Reproduce the rows from the line containing "How far removed" through the end of the rows, inclusive, keeping each request unchanged. Multiply every distance in the answers by 1.95 and round each result to its original number of decimal places, with halves rounded up.

# Rows from a data collection:
[Start]
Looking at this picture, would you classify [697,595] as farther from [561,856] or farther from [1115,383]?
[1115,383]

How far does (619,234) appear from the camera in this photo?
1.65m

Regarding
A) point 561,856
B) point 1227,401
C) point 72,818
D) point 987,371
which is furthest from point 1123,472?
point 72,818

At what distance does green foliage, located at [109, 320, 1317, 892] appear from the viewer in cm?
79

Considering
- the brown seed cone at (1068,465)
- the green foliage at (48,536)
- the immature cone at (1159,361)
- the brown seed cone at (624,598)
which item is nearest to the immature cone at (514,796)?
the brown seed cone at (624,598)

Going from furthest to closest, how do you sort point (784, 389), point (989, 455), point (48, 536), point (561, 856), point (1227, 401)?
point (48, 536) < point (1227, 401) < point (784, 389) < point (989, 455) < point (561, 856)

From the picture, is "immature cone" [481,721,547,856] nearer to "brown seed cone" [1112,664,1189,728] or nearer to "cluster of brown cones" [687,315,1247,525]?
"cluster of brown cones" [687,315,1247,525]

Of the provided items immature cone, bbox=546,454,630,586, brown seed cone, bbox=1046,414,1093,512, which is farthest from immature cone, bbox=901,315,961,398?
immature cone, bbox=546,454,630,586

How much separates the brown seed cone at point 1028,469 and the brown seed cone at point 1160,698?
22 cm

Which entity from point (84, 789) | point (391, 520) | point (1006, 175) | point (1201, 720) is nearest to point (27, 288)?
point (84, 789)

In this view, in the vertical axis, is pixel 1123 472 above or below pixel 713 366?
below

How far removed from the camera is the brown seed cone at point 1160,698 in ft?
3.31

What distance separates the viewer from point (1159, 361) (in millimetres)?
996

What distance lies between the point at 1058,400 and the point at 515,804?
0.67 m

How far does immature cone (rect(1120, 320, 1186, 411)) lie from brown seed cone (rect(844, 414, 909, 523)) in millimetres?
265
[End]
# Finished answer:
How far removed from the camera is the brown seed cone at point 1160,698 in ft?
6.45

What distance separates the viewer from point (1159, 361) (in millimetres)?
1942

What distance lies between the point at 1058,400 and the point at 515,804?
1.31 m

How far does immature cone (rect(1120, 320, 1186, 411)) lie from brown seed cone (rect(844, 414, 909, 523)) in millimetres?
517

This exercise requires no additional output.